Amerykańskie wesela i śluby znamy z wielu romantycznych filmów. Maja one swój niepowtarzalny charakter, który kradnie serce wielu pannom młodym.
Dziś prezentujemy kolejny reportaż i wesele w amerykańskim stylu. Asia i Brett to niezwykle sympatyczna polsko - amerykańska para. Ceremonię ślubna w stylu amerykańskim może odbyć się w dowolnym miejscu. Na tę wyjątkową chwilę nasza para wybrała Łazienki Królewskie w Warszawie. Piękne wnętrza sali pałacu stworzyły bajkową atmosferę na uroczystość zaślubin. Oprócz wyjątkowej scenerii, ciekawym elementem była przysięga Asi i Brett'a wygłoszona "od serca" i złożone na niej własnoręczne podpisy i nałożyli sobie obrączki. Śluby symboliczne są w Polsce coraz częściej wybierane i obok ślubów humanistycznych coraz popularniejsze. Ślub symboliczny był w tym wypadku poprzedzony ślubem cywilnym w urzędzie.

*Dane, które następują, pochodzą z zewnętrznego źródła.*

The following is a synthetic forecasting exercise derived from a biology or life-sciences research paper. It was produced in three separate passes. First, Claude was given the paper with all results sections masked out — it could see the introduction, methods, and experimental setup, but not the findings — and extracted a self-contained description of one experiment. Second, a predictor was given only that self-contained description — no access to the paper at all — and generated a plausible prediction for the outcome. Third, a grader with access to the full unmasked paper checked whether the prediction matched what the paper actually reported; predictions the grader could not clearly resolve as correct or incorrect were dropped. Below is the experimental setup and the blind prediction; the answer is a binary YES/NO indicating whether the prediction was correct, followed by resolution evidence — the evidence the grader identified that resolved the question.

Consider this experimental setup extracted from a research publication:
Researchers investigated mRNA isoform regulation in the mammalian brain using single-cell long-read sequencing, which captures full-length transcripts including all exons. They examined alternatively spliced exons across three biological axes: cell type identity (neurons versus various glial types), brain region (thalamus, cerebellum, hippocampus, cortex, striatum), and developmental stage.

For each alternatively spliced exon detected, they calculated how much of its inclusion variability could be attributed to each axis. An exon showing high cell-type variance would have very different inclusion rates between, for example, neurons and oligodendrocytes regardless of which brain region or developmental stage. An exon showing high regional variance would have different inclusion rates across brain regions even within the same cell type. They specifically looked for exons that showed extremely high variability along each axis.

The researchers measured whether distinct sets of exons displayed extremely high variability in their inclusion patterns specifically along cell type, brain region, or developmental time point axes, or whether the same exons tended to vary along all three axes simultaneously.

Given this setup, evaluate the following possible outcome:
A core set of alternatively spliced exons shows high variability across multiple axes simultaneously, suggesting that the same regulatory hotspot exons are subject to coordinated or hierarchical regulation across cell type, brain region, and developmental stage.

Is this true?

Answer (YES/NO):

Coś co szczególnie charakterystyczne jest w tradycji amerykańskiej, pannę młodą " do ołtarza " prowadzi tata. Wzruszający to były moment tym bardziej, że rolę poprowadzenia Asi do ołtarza przejęła mama. Goście nie kryli łez.
Przygotowania odbyły się w pięknych wnętrzach Hotelu Bristol w Warszawie. to idealne miejsce jeśli planujecie ślub w stylu glamour czy eleganckim. Hotel Bristol znalazł się na naszej liście polecanych sal weselnych w Warszawie. Jeśli organizujecie wesele i szukacie i szukacie idealnego lokalu to warto się z nią zapoznać.
Asia swoje przygotowania ślubne zorganizowała w otoczeniu przyjaciółek i najbliższej rodziny, dzięki czemu mieliśmy okazję do uchwycenia wielu zaskakujących momentów. A tych nie brakowało na amerykańskim weselu. Wystarczy wspomnieć chociażby przemowy. To moment, który kojarzymy z wielu filmów. Poruszeni goście, wzruszona panna młoda, drużba sypiący żartami z rękawa. Co ciekawe zgodnie z tradycją w USA przemawia tato panny młodej, następnie pan młody i najstarszy drużba. Obecnie coraz częściej odchodzi się od sztywnych reguł, zarówno w Stanach jak i w Polsce. Każdy może zabrać głos, ważne jednak by był to ktoś, kto ma coś ciekawego do powiedzenia na temat pary młodej. Toast za parę młodą wznoszony był kilkukrotnie!
Koktail przed weselem - w Stanach Zjednoczonych, zanim goście zasiądą do stołów, zostają zaproszeni na koktajl z drinkami i bufetem. W tym czasie Para Młoda, Druhny i Drużbowie przygotowują się do „wielkiego wejścia” na salę balową lub biorą udział w sesji zdjęciowej. Inne elementy zaczerpnięte z amerykańskiego stylu to okrągłe stoły na przyjęciu, a także ich wyjątkowa aranżacja. Coraz więcej par przywiązuje dużą uwagę do wizualnego aspektu ślubu i wesela.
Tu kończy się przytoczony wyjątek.